On Thu, 2016-11-17 at 09:56 +0000, David Howells wrote:
> Petko Manolov <petkan@xxxxxxxxxxxx> wrote:
> > On 16-11-16 18:11:13, David Howells wrote:
> > > Allow keys to be added to the system secondary certificates keyring during
> > > kernel initialisation in an unrestricted fashion. Such keys are implicitly
> > > trusted and don't have their trust chains checked on link.
> >
> > Well, I for one do not explicitly trust these keys. I may even want to
> > completely remove or replace them.
> Fine be me. However, if you remove them all I would guess that you cannot
> perform a secure boot.
> Note that it's to be expected that the keys being loaded from the UEFI
> database cannot have their signatures checked - which is why they would have
> to be implicitly trusted. For the same reason, the kernel does not check the
> signatures on the keys compiled into the kernel image.

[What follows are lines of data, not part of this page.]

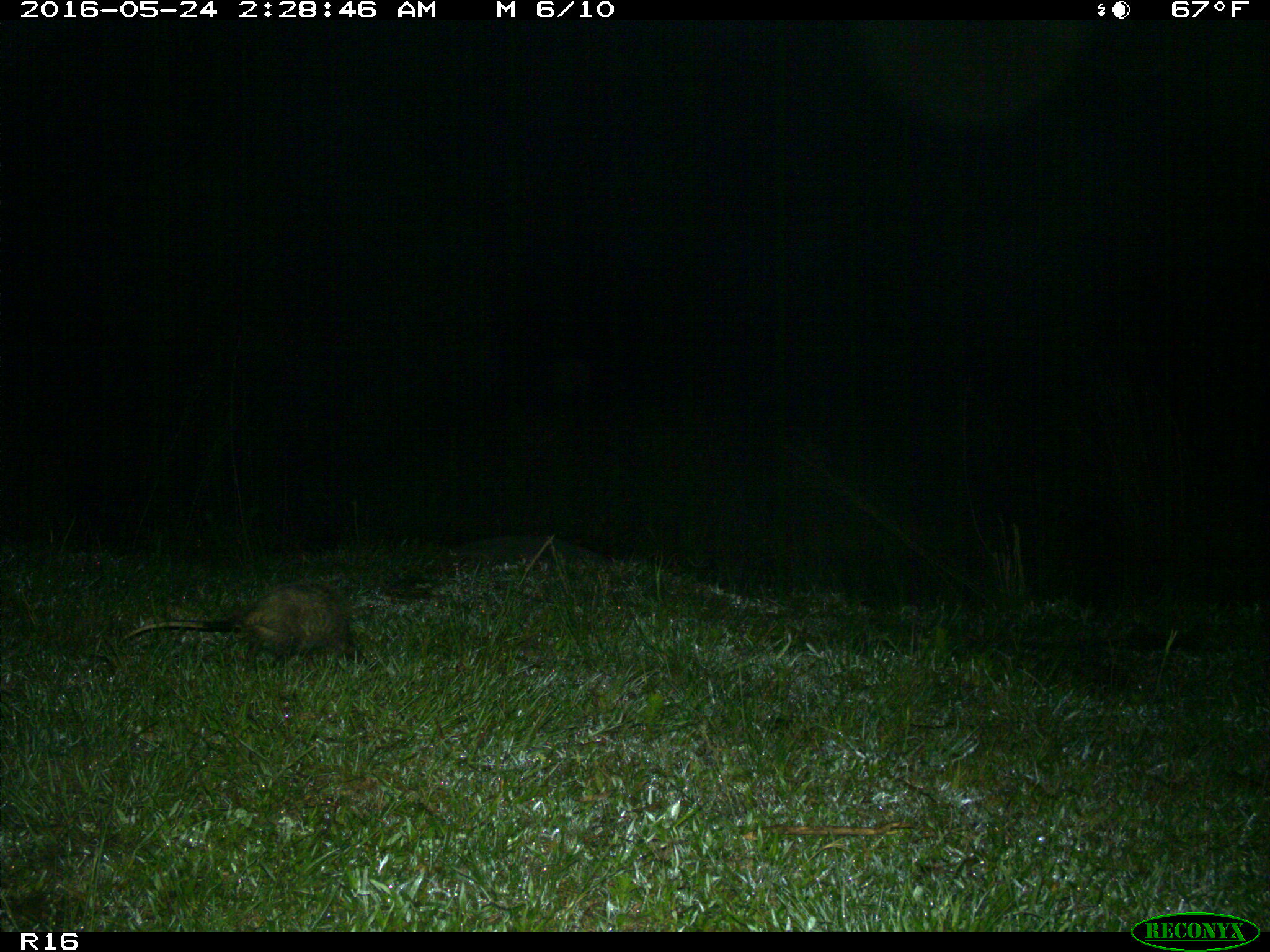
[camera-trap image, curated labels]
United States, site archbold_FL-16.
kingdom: Animalia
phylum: Chordata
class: Mammalia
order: Didelphimorphia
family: Didelphidae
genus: Didelphis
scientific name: Didelphis virginiana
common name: virginia opossum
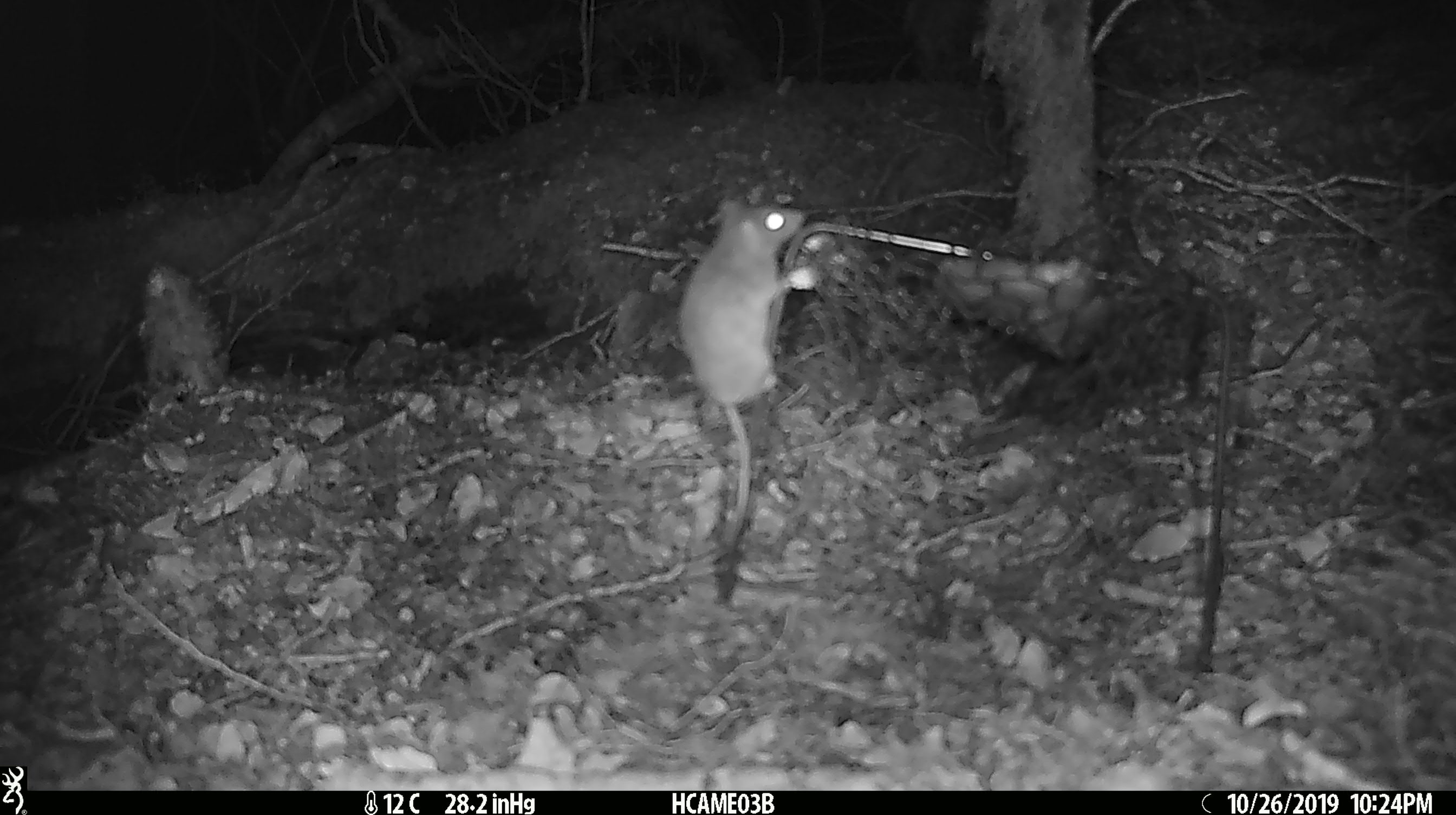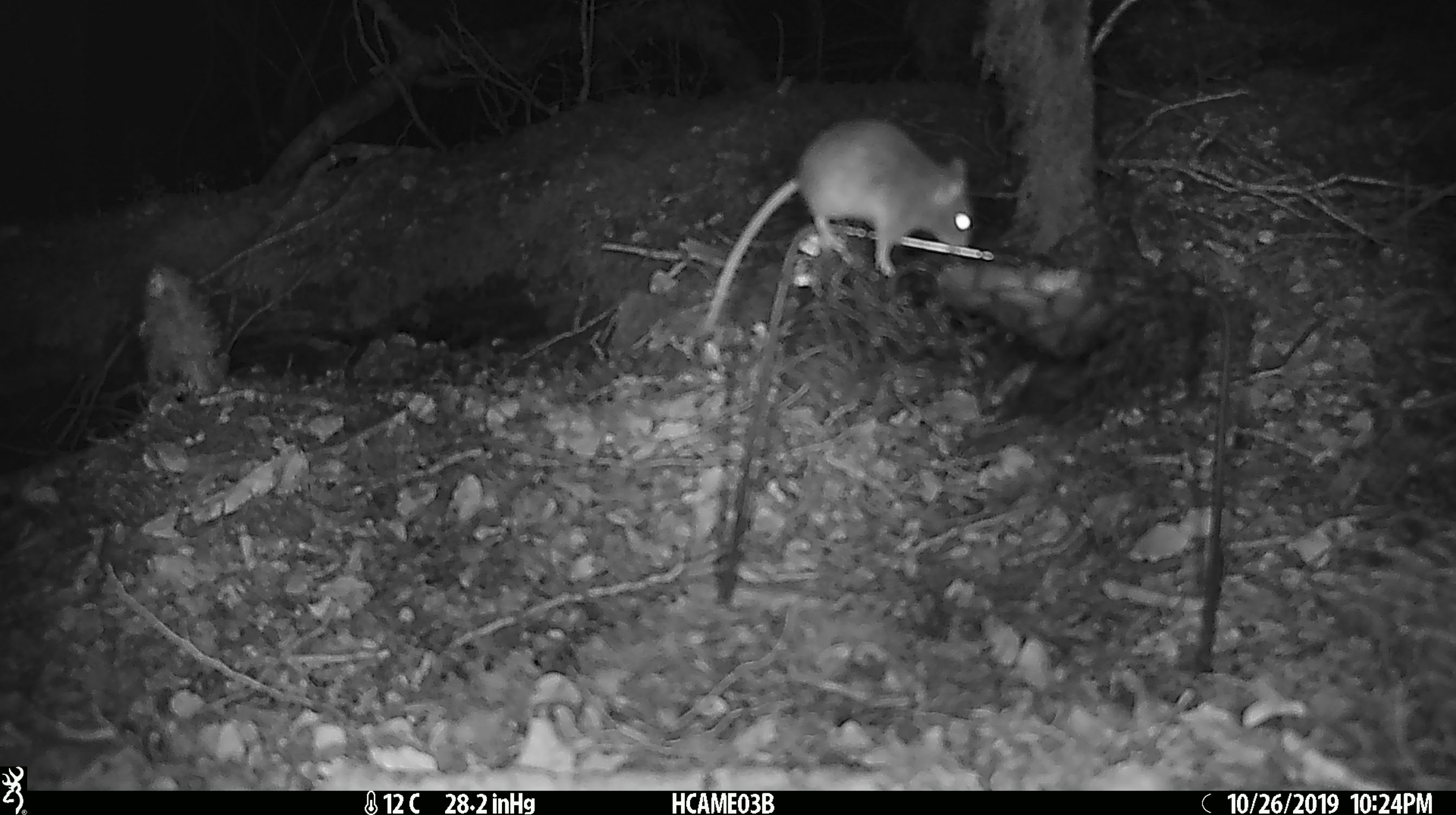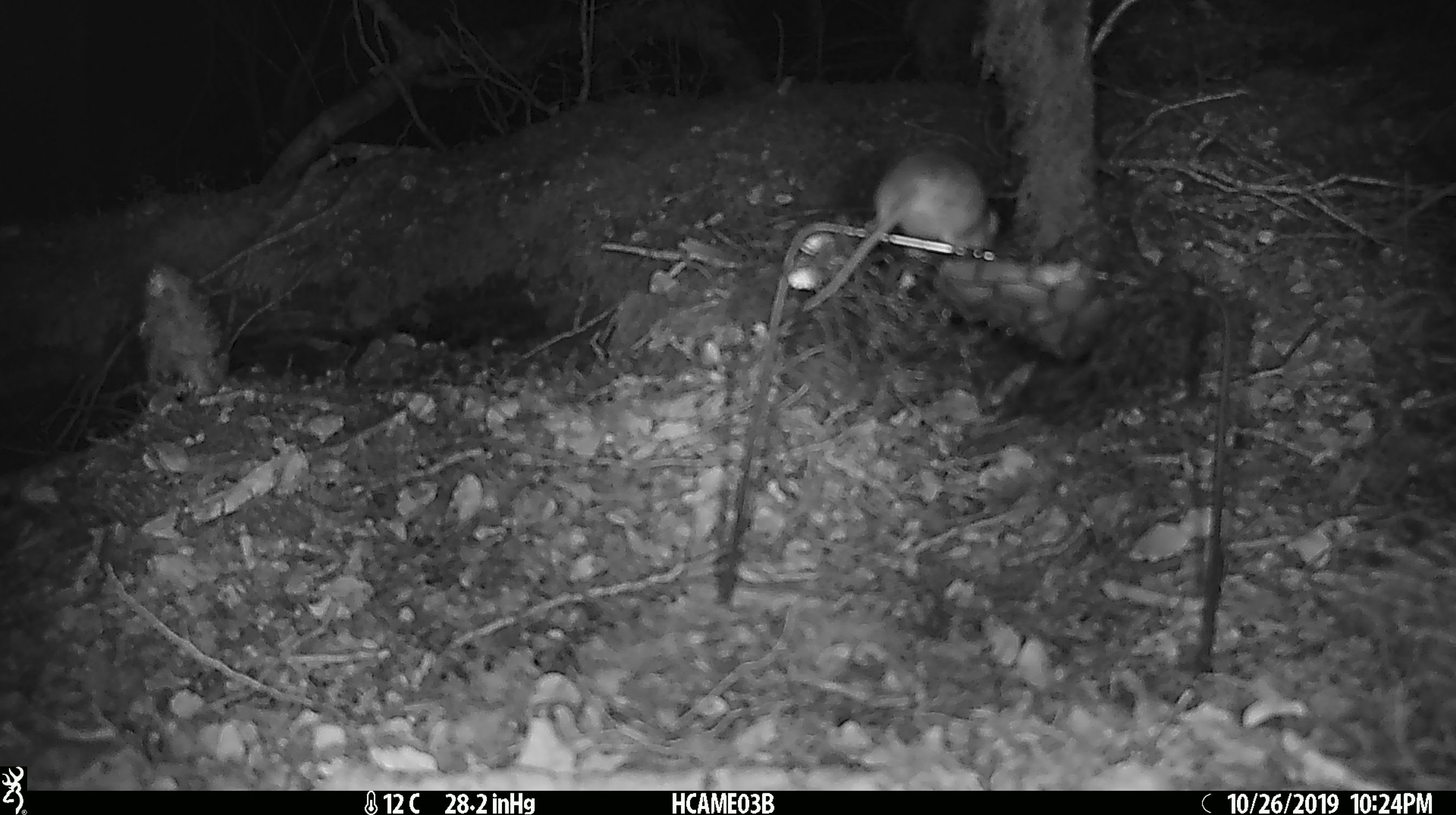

Sigh, we've been here before, discussed this before. Different keys
should be trusted at different levels. Nothing has changed. Just
because I trust a key in UEFI for UEFI, doesn't mean that I trust that
same key once the kernel has booted.

This time not only are you bringing the keys from UEFI up to the kernel,
but by adding these keys to the secondary trusted keyring, they are
allowed to add other keys they've signed to the secondary trusted

If the UEFI keys are just for verifying kernel modules, why not define a
separate UEFI keyring, which can be used, if enabled, just for verifying
kernel modules, instead of affecting all signature verification?

IMA's root of trust goes back to UEFI, but transitions to the builtin
kernel keyring and, if enabled, the secondary keyring on boot.

> > > This allows keys in the UEFI database to be added in secure boot mode for
> > > the purposes of module signing.
> >
> > The key import should not be automatic, it should be optional.
> You can argue this either way. There's a config option to allow you to turn
> this on or off. Arguably, this should be split in two: one for the whitelist
> (db, MokListRT) and one for the blacklist (dbx).

By "config", you're not referring to a Kconfig option, but a UEFI db
option, making it hidden/unknown to someone building a kernel. If you
really want to add this support, make it clear and easily seen by
defining a "restrict_link_by_builtin_or_uefi" function.